-- AIM --
Give the lines of the listing below, from the line containing "What is the distance" through the end of the listing, as a JSON list of strings with one string per line and blank lines omitted.

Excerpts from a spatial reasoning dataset
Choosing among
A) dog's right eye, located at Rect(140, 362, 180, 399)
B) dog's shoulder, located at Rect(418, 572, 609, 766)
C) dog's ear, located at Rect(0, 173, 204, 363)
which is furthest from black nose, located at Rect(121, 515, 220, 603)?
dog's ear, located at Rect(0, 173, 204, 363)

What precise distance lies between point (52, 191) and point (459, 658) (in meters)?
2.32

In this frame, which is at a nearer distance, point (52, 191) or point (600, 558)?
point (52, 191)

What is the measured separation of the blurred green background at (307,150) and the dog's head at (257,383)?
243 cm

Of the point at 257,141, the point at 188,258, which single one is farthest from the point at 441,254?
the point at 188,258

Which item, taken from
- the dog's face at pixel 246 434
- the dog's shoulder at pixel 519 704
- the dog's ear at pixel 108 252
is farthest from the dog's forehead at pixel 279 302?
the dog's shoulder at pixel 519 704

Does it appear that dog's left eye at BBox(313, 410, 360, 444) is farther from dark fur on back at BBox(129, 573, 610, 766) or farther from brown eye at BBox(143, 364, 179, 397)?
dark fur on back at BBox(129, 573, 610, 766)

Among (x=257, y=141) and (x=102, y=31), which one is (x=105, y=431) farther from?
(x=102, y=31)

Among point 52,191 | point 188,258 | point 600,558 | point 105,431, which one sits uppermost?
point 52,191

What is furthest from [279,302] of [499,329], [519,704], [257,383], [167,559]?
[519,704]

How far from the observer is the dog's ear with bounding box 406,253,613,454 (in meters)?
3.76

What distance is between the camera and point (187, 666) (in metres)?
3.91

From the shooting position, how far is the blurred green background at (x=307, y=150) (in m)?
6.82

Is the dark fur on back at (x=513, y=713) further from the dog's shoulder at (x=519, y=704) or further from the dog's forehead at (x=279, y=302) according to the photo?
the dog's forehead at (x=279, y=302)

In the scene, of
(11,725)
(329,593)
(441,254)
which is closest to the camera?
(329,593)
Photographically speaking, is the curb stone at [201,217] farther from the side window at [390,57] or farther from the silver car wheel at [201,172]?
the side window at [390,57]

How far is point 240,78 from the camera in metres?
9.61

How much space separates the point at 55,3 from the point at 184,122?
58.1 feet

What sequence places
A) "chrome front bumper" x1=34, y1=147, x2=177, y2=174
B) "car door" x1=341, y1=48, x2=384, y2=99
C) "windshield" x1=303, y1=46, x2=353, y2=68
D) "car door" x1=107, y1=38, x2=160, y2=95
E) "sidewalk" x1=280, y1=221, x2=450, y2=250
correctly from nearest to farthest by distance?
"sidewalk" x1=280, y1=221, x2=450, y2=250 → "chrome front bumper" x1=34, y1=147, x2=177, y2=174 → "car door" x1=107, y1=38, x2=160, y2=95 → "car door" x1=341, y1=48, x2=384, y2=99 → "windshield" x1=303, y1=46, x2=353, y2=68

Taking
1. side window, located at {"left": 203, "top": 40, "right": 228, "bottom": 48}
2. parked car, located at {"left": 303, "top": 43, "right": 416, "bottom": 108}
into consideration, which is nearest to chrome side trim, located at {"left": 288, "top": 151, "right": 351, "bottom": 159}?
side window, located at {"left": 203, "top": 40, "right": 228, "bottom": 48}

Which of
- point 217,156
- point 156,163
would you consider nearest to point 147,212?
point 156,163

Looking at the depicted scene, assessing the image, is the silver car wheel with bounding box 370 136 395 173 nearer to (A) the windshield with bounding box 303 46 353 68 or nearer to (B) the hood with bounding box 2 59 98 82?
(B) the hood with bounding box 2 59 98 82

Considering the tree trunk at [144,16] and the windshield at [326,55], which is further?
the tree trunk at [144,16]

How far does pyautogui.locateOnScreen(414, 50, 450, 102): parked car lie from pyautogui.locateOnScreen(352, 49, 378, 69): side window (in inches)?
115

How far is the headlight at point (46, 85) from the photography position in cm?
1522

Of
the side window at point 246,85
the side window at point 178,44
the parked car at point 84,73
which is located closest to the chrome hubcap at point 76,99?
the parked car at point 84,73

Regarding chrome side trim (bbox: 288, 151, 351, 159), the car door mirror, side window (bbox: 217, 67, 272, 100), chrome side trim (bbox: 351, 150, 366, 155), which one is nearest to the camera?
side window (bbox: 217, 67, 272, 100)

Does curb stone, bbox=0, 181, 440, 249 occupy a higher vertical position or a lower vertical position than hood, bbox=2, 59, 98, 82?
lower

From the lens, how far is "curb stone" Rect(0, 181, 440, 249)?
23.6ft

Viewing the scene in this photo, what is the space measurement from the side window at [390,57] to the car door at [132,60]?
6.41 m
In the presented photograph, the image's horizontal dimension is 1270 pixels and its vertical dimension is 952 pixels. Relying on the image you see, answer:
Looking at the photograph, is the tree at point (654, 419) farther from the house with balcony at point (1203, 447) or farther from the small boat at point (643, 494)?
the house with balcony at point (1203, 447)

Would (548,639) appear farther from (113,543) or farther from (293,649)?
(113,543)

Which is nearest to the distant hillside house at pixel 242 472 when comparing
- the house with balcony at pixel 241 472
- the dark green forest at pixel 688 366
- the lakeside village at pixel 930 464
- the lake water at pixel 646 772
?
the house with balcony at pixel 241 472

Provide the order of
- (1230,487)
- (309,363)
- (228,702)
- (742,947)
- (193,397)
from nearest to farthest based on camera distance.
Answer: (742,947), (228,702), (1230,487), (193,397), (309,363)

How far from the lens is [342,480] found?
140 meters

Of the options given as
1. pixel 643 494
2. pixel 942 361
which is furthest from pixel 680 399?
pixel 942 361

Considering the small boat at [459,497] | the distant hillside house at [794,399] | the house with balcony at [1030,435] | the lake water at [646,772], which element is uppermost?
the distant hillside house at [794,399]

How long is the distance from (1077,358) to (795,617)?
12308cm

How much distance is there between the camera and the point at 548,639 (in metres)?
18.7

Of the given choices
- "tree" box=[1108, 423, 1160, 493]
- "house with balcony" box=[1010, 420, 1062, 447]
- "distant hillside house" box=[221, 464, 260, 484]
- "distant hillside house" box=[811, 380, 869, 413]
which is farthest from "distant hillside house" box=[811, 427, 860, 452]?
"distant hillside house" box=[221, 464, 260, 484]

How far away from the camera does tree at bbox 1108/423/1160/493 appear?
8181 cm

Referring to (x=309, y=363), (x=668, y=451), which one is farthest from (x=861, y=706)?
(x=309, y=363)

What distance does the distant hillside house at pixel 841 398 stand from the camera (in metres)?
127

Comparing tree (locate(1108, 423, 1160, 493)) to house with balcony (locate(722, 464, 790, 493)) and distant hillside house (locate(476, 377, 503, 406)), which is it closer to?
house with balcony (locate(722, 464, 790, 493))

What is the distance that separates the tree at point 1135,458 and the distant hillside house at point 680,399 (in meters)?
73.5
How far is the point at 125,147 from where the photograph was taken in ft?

-- SOLUTION BELOW --
[
  "What is the distance that separates the tree at point 1135,458 and the distant hillside house at point 680,399 (in meters)?",
  "73.5",
  "How far is the point at 125,147 from where the photograph was taken in ft?"
]